Looking back, I can now see where expressing my emotions has been the greatest asset to connecting with others. Just when I thought I was the only one, I let down my guard and allowed others to see all of me, the real me. And in so doing, not only have I healed, this willingness to be seen has created space for others to feel comfortable in letting themselves be seen and healed. Those dark and uncomfortable feelings I would not allow others to see within me have been the bridge to profound and meaningful relationships. Most importantly, crossing this bridge has also allowed me to fall deeply in love with myself. I no longer need the opinion of others to feel valued and appreciated. I am responsible for acknowledging my own greatness and showing myself appreciation. I do this by participating in activities that make my heart leap with joy. One of my favorite activities is playing with my dog or going to the dog park. You just can’t have a bad day at the dog park!
Since we are beings with a mind, body and soul, it only makes sense that we need to feed all aspects of ourselves. Some of the tools I have used to heal myself include journaling, making sure to express all of my feelings, eating nutritious foods, spending time in nature, practicing yoga, receiving regular massages and energy work, meditating in the bathtub, listening to music, singing and dancing.
Using positive affirmations on a daily basis has been monumental in changing my attitude toward myself and others. I use a dry-erase marker to write them up on my bathroom mirror and then repeat them as I am brushing my teeth and putting on my make-up. I also post them on sticky notes all over the house and repeat them throughout the day. When I first wake up, I spend some time in prayer and give thanks for the day. Then I ask my angels to guide me to be of maximum service. Finally, I stretch my arms really wide and affirm “I am open and receptive to all that is good!”

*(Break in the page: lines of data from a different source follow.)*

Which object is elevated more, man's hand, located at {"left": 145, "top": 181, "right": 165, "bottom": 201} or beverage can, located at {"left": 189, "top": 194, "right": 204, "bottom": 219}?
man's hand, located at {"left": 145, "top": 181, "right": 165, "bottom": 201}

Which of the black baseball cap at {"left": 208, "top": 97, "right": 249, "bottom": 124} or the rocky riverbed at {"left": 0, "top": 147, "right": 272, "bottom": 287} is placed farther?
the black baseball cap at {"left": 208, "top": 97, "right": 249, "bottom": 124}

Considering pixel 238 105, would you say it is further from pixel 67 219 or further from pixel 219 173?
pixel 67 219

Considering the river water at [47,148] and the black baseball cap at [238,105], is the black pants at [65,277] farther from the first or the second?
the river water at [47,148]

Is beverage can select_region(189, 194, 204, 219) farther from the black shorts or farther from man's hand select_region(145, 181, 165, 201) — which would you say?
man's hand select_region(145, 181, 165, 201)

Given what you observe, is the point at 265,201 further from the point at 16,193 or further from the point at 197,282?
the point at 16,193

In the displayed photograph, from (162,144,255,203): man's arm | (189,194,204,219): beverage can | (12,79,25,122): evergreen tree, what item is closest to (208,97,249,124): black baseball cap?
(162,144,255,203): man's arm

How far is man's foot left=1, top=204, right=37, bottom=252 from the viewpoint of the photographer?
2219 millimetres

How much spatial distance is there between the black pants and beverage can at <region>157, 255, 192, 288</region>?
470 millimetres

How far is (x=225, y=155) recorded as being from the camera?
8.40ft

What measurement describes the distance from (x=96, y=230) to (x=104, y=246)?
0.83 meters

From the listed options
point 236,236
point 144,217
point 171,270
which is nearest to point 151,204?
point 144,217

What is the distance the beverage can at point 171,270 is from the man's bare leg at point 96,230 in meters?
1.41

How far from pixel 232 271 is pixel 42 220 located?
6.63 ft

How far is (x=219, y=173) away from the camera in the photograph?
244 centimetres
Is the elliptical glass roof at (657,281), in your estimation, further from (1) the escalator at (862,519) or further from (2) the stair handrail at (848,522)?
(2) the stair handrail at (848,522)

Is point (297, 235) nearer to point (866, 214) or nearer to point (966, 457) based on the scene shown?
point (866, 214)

When angry, I write, scream (usually in the car with windows rolled up), hit pillows, put my feet in the grass, and spend time in my garden. Of course it is of the utmost importance that I communicate my feelings with others in appropriate and non-harmful ways, so when I can speak calmly, I use phrases like “I feel _______ when you _______. All of these actions allow any feelings that can build up and cause me to feel stuck, to be felt and then released, making room for new experiences.
I also feel it is extremely important for me to maintain my own energy. I can observe others and what they are going through, and I can certainly sympathize and relate to their feelings, but I don’t have to absorb them anymore. That is a choice. My choice.

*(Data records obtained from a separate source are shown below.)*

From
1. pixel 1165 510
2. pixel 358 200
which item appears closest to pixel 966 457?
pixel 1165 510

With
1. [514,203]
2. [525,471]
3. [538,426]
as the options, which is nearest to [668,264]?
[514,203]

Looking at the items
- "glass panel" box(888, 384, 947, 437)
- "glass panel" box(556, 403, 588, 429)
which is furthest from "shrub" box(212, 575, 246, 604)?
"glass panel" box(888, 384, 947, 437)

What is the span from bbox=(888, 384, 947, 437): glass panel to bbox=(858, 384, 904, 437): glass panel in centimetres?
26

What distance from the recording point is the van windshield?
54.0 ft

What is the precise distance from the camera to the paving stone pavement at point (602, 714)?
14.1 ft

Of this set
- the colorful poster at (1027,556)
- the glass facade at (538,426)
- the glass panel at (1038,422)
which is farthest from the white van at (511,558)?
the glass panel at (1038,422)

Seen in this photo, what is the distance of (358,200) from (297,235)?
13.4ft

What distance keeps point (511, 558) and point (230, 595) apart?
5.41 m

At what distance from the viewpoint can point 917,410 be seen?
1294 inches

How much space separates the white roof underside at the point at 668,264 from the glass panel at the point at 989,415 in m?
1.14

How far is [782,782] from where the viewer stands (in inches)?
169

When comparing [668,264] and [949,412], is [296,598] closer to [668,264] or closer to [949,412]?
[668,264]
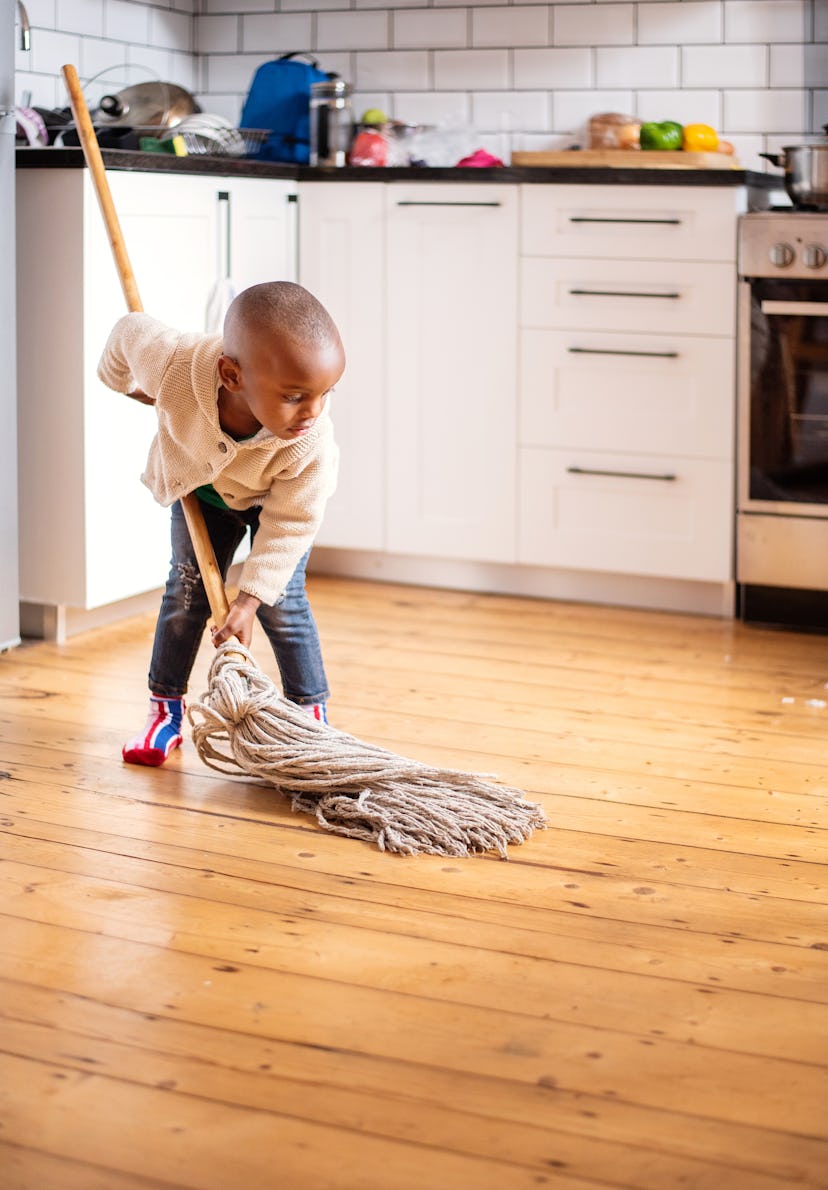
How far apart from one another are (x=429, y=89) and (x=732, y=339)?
1234mm

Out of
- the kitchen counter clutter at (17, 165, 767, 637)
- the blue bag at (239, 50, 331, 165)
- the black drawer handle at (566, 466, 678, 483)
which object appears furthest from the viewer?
the blue bag at (239, 50, 331, 165)

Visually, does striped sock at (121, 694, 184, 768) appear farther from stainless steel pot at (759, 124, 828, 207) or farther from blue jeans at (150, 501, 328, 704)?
stainless steel pot at (759, 124, 828, 207)

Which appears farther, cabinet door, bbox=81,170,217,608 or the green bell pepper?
the green bell pepper

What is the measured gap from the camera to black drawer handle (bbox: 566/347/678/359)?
3.21m

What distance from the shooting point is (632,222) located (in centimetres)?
319

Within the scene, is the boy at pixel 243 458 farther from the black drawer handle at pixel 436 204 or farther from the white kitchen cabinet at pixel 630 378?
the black drawer handle at pixel 436 204

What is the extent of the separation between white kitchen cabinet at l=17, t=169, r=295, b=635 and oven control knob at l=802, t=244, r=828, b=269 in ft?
4.00

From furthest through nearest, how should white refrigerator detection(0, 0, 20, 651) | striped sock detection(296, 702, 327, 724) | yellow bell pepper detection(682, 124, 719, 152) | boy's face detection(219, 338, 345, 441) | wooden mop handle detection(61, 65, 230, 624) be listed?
yellow bell pepper detection(682, 124, 719, 152) → white refrigerator detection(0, 0, 20, 651) → striped sock detection(296, 702, 327, 724) → wooden mop handle detection(61, 65, 230, 624) → boy's face detection(219, 338, 345, 441)

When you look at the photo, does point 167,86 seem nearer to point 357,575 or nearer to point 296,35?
point 296,35

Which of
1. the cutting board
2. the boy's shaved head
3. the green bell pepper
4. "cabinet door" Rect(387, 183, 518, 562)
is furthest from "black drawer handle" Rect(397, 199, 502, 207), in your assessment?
the boy's shaved head

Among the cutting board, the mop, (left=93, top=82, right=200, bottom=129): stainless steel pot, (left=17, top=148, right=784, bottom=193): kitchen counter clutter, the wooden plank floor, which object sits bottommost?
the wooden plank floor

I also have a visualization that I do when I feel myself getting “plugged in” to someone else’s emotions: I imagine a power outlet in their abdominal region and visualize myself removing my plug from their socket and plugging it back into myself. I then send them love in the form of pink mist. This does not mean that I don’t care or that I cannot support them, it simply means I am taking back my own power, maintaining my own energy. Loving someone unconditionally does not mean I have to like everything they say or do. It certainly doesn’t mean I have to approve of their behavior either. It just means I can hold space to love them where they are at exactly in that moment without losing any of my own energy. This exercise has taken a lot of practice, but truly works when I choose to use it.
Today, when I think of my life purpose, I can see that all of my experiences and all of the feelings that I have felt throughout the years have guided me to my true purpose: to create the life I want to live and love myself and others unconditionally. So I say, “Yes, that’s it! You’ve got it! You’re feeling it! Bravo! Now keep going!”